Task description —
Extract exactly and only the lines from the one containing "What object among" through the end of the entries below. Pictures should not appear in the copy.

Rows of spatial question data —

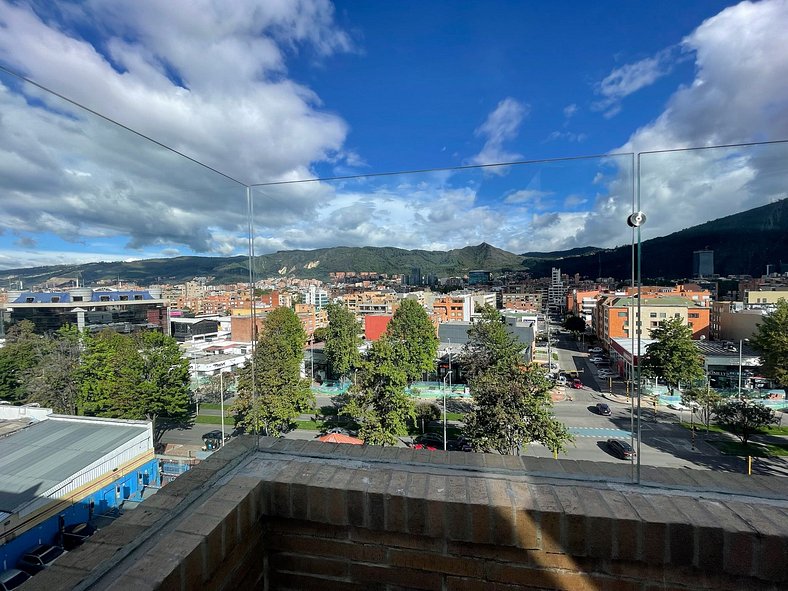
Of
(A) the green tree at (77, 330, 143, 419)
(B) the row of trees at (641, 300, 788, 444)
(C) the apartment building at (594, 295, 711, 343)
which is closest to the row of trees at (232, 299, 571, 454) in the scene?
(A) the green tree at (77, 330, 143, 419)

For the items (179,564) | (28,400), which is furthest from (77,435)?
(179,564)

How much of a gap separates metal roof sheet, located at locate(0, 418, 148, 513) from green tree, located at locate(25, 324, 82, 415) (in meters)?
0.12

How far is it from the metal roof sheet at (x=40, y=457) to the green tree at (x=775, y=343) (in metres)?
4.48

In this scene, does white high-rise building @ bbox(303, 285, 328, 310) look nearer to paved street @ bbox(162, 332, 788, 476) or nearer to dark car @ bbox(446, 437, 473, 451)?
paved street @ bbox(162, 332, 788, 476)

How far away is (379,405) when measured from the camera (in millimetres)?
8141

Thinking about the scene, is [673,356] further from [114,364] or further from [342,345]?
[342,345]

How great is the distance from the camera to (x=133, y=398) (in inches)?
145

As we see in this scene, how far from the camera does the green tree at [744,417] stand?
4.01 m

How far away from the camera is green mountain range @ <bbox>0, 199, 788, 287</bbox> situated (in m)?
1.58

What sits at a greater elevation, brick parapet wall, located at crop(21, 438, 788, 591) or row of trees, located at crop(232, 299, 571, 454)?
brick parapet wall, located at crop(21, 438, 788, 591)

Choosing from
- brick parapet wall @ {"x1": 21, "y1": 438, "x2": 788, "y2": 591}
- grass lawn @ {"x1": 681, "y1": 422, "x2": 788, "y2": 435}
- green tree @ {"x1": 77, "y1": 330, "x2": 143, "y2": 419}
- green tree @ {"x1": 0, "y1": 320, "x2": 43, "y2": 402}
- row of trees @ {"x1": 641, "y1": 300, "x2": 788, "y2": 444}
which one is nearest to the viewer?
brick parapet wall @ {"x1": 21, "y1": 438, "x2": 788, "y2": 591}

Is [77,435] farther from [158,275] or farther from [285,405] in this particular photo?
[285,405]

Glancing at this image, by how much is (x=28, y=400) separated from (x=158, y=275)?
3.14 feet

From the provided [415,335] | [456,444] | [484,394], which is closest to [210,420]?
[456,444]
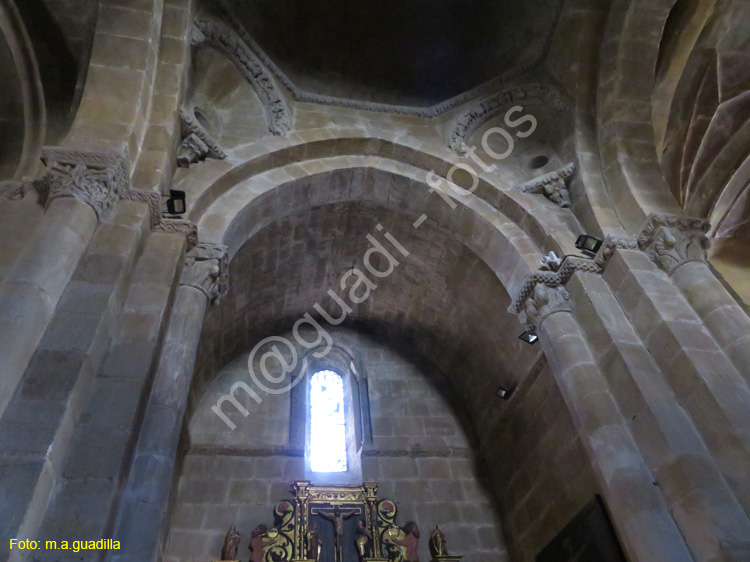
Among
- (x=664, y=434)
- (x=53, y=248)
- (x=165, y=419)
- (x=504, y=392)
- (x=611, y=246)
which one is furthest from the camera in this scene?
(x=504, y=392)

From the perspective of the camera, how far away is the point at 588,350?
17.9 feet

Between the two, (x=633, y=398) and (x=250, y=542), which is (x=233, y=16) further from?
(x=250, y=542)

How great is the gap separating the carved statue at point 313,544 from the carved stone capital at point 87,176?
17.0 ft

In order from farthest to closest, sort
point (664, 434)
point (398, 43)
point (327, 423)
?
point (327, 423) → point (398, 43) → point (664, 434)

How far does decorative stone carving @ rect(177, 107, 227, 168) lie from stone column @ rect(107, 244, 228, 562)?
134cm

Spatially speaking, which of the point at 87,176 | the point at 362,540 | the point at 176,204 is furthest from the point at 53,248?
the point at 362,540

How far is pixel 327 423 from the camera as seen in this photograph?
30.0ft

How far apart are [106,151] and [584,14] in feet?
20.7

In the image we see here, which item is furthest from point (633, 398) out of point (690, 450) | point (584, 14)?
point (584, 14)

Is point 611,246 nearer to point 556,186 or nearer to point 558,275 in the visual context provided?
point 558,275

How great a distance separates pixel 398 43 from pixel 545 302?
4977 mm

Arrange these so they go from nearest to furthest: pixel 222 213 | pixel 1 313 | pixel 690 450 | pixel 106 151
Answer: pixel 1 313 → pixel 690 450 → pixel 106 151 → pixel 222 213

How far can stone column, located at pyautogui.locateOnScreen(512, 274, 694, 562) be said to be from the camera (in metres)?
4.09

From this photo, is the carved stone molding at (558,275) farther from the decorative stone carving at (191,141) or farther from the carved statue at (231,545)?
the carved statue at (231,545)
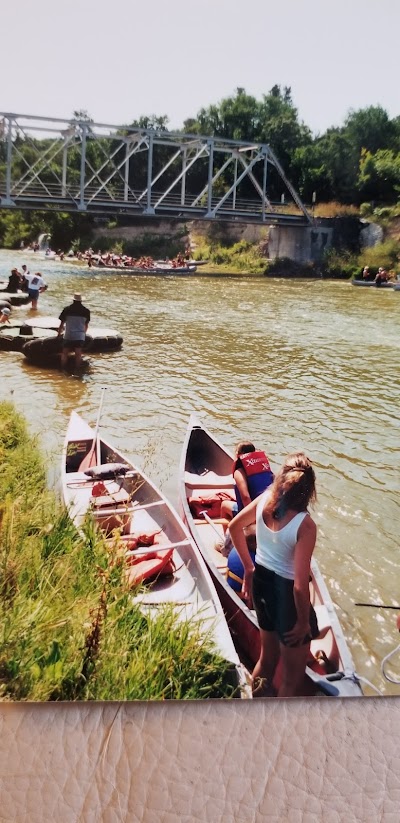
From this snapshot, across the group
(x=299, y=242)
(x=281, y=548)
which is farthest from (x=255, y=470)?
(x=299, y=242)

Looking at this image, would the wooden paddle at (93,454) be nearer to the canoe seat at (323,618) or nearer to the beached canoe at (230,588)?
the beached canoe at (230,588)

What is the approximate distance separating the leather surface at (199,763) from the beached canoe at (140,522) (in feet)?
2.36

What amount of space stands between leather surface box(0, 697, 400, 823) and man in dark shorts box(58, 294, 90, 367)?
193 cm

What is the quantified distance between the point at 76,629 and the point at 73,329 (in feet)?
5.41

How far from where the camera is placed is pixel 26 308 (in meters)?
2.49

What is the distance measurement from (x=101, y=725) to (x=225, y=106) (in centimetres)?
216

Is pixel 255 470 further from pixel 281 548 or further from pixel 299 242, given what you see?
pixel 299 242

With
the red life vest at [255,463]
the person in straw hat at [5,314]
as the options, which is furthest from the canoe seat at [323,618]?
the person in straw hat at [5,314]

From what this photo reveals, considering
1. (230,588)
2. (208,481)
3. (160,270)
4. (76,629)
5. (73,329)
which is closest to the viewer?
(76,629)

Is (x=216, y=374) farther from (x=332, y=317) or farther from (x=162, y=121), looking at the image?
(x=332, y=317)

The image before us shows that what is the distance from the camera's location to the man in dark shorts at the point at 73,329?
8.45ft

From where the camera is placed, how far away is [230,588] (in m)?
1.96

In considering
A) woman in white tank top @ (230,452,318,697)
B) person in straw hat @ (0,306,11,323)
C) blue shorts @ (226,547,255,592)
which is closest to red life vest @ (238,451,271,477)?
blue shorts @ (226,547,255,592)

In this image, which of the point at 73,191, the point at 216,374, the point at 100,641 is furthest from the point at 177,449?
the point at 100,641
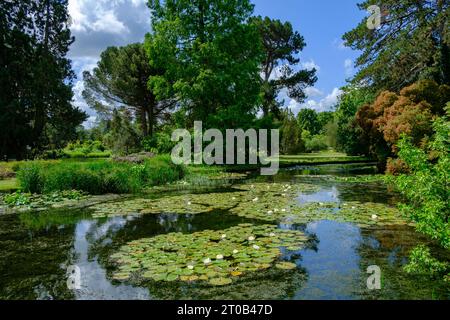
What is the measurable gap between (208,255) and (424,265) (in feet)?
9.80

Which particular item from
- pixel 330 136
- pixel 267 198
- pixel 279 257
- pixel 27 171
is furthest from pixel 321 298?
pixel 330 136

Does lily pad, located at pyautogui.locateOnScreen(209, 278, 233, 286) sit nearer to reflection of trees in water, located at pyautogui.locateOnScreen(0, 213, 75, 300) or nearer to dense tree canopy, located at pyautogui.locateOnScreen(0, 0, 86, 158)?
reflection of trees in water, located at pyautogui.locateOnScreen(0, 213, 75, 300)

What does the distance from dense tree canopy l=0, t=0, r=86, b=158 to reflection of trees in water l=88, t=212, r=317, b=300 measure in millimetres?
23242

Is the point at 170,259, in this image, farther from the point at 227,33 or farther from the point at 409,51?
the point at 227,33

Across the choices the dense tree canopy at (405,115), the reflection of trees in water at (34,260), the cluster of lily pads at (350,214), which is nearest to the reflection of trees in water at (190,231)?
the reflection of trees in water at (34,260)

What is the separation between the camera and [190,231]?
726 cm

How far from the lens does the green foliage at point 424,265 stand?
14.7 feet

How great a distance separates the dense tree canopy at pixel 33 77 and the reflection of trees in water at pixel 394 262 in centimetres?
2737

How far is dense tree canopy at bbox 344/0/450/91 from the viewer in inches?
713

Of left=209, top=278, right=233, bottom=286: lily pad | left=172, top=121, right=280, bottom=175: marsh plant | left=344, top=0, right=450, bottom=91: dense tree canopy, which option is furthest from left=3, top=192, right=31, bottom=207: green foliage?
left=344, top=0, right=450, bottom=91: dense tree canopy

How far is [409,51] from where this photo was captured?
18828 mm

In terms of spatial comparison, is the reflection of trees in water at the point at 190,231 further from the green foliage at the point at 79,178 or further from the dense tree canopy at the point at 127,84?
the dense tree canopy at the point at 127,84

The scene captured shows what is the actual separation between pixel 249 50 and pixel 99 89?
1770 cm

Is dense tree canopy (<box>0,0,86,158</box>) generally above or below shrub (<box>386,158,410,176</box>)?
above
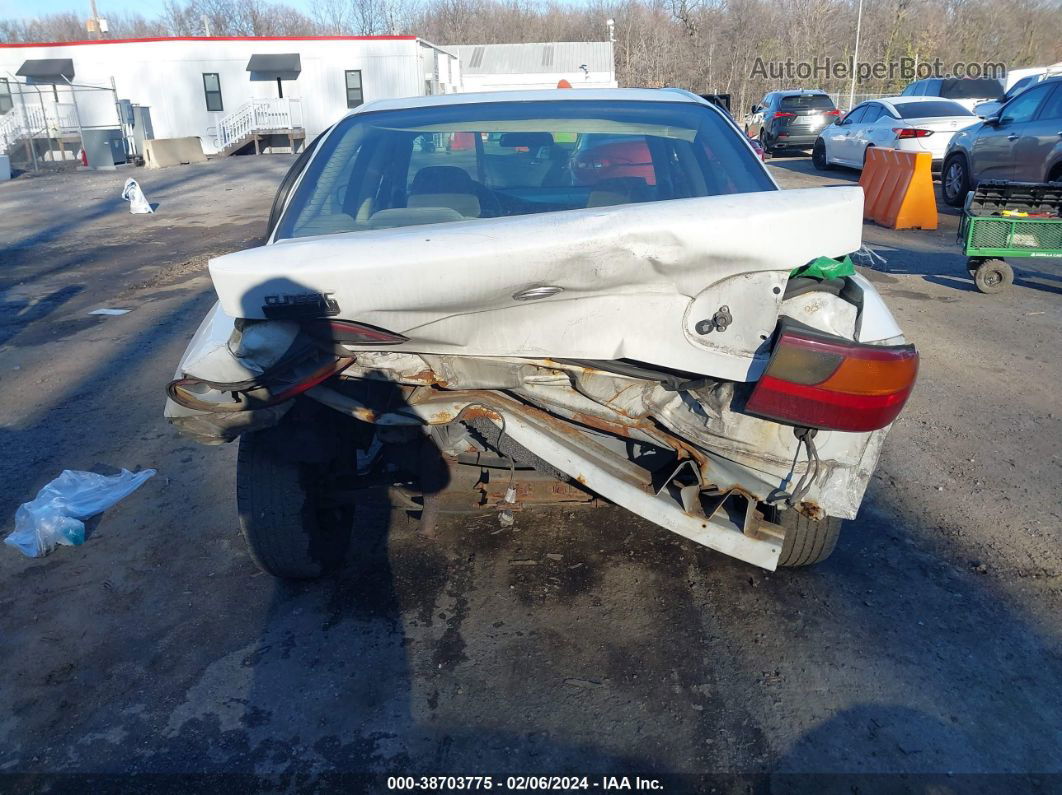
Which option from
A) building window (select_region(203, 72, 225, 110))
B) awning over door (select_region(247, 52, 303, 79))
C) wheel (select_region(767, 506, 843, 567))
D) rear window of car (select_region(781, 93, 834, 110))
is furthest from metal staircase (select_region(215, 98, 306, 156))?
wheel (select_region(767, 506, 843, 567))

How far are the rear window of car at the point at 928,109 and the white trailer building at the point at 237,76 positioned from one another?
23.0 m

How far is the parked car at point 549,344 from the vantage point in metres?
2.23

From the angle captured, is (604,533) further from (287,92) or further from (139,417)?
(287,92)

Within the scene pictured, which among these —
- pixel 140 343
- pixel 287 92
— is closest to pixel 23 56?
pixel 287 92

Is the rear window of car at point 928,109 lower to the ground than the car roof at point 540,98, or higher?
lower

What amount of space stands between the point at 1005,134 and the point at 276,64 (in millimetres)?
29896

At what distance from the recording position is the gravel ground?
2.43 metres

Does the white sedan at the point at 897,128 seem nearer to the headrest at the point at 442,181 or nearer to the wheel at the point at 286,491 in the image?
the headrest at the point at 442,181

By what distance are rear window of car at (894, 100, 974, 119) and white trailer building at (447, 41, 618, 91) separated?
86.6 feet

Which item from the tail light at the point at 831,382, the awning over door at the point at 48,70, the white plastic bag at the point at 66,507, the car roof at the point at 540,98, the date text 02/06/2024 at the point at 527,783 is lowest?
the date text 02/06/2024 at the point at 527,783

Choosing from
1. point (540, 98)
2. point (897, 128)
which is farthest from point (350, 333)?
point (897, 128)

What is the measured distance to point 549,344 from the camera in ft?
7.98

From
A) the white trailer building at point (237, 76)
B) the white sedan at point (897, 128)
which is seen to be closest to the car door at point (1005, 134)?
the white sedan at point (897, 128)

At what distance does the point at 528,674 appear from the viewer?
275 centimetres
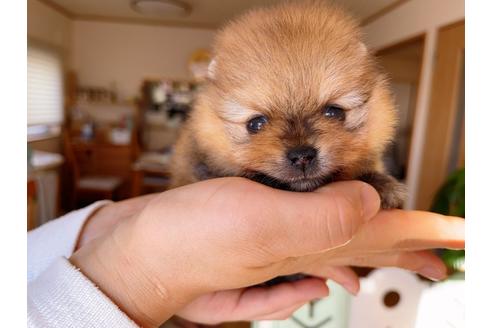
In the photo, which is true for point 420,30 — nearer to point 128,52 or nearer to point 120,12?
point 120,12

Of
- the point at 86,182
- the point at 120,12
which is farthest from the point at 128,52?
the point at 86,182

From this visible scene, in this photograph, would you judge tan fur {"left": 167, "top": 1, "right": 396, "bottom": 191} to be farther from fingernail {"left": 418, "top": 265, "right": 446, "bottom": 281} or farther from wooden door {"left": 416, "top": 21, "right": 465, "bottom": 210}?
wooden door {"left": 416, "top": 21, "right": 465, "bottom": 210}

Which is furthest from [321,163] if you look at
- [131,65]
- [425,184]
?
[131,65]

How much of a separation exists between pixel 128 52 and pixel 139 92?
59 centimetres

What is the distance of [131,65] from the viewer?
549 centimetres

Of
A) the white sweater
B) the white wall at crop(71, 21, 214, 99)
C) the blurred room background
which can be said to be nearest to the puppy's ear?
the white sweater

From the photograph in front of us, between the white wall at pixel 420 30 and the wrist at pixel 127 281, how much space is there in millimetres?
1695

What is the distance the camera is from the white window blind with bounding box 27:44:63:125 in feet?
14.1

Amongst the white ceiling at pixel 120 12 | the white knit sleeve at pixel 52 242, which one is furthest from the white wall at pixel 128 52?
the white knit sleeve at pixel 52 242

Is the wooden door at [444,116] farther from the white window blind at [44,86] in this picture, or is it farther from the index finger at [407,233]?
the white window blind at [44,86]

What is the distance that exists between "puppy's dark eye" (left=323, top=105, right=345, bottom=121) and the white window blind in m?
4.23

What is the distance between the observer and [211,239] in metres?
0.62
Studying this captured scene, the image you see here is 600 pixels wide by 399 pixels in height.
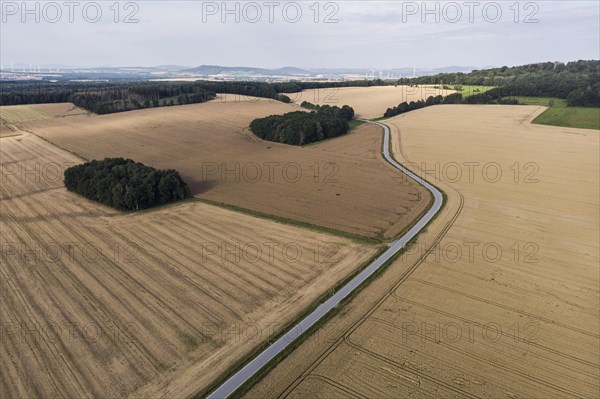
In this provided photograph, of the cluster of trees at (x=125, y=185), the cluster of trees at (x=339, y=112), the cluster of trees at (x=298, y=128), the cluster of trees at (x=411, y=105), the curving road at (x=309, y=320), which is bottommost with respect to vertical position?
the curving road at (x=309, y=320)

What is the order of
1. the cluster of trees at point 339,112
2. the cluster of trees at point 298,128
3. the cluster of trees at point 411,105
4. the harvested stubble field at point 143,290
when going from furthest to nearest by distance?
1. the cluster of trees at point 411,105
2. the cluster of trees at point 339,112
3. the cluster of trees at point 298,128
4. the harvested stubble field at point 143,290

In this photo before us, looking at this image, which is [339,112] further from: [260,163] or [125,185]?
[125,185]

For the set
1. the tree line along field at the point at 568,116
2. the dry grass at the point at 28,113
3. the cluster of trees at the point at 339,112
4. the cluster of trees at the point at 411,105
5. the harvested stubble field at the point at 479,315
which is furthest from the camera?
the cluster of trees at the point at 411,105

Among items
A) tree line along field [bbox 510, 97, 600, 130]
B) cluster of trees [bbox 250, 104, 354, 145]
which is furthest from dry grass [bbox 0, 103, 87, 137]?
tree line along field [bbox 510, 97, 600, 130]

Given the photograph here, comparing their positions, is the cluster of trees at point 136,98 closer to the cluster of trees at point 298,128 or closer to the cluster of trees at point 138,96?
the cluster of trees at point 138,96

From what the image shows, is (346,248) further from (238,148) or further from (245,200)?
(238,148)

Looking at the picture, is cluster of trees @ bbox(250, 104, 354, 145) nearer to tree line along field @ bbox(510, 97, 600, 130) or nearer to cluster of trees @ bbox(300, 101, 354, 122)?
cluster of trees @ bbox(300, 101, 354, 122)

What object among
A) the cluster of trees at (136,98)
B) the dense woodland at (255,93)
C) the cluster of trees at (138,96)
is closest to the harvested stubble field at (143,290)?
the cluster of trees at (136,98)
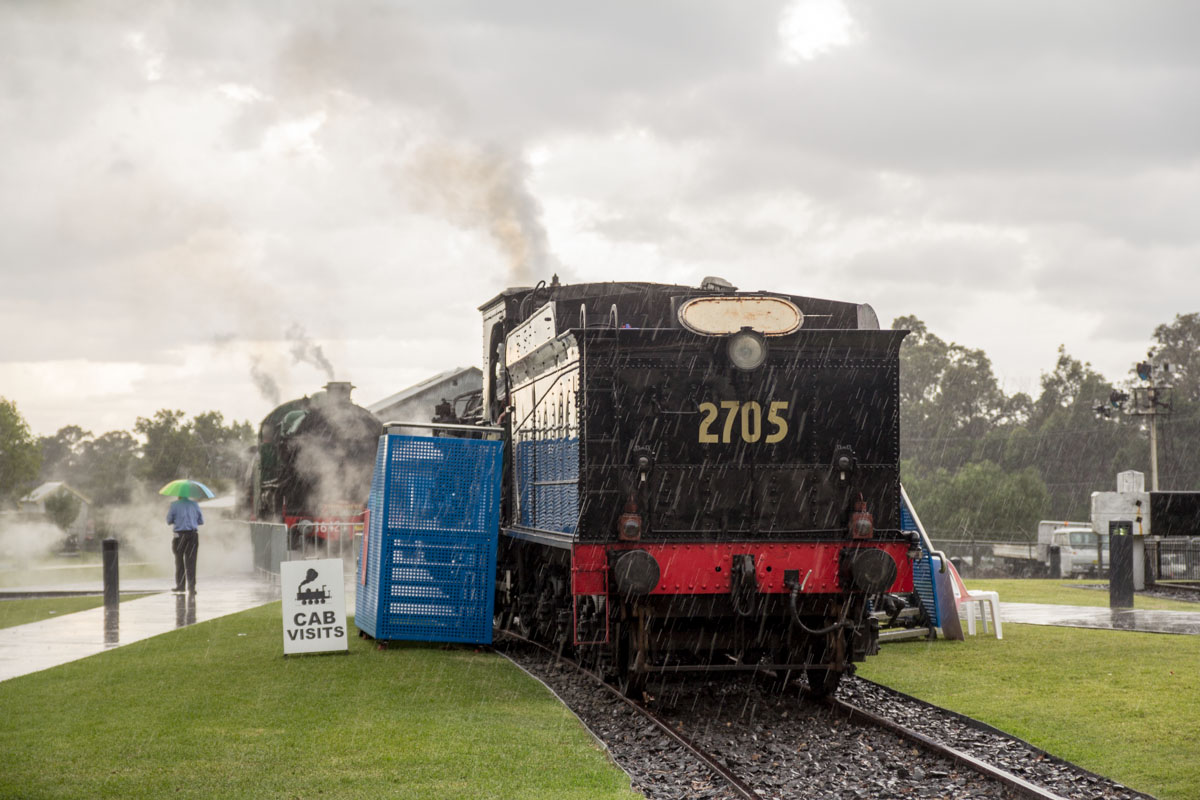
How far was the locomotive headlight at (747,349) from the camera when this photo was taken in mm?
8914

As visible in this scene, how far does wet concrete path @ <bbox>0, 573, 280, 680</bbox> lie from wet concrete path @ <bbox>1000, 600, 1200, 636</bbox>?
10.7 m

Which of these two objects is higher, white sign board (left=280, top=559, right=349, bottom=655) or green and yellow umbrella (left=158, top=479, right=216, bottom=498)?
green and yellow umbrella (left=158, top=479, right=216, bottom=498)

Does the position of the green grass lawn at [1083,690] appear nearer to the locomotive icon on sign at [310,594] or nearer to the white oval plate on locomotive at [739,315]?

Response to the exercise —
What object among
A) the cluster of trees at (136,98)
B) the dense woodland at (255,93)
C) the cluster of trees at (138,96)
is closest to the harvested stubble field at (143,290)?
the cluster of trees at (136,98)
How far was the locomotive headlight at (747,349) from the camera when this photo was taken in mm?
8914

As visible in this scene, how far does wet concrete path @ <bbox>0, 573, 280, 680</bbox> lie from wet concrete path @ <bbox>1000, 600, 1200, 636</bbox>?
10.7 m

Which of these two objects is higher, white sign board (left=280, top=559, right=349, bottom=655) or green and yellow umbrella (left=158, top=479, right=216, bottom=498)?
green and yellow umbrella (left=158, top=479, right=216, bottom=498)

Does the position of the green grass lawn at [1083,690] appear nearer to the locomotive icon on sign at [310,594] or nearer to the white oval plate on locomotive at [739,315]?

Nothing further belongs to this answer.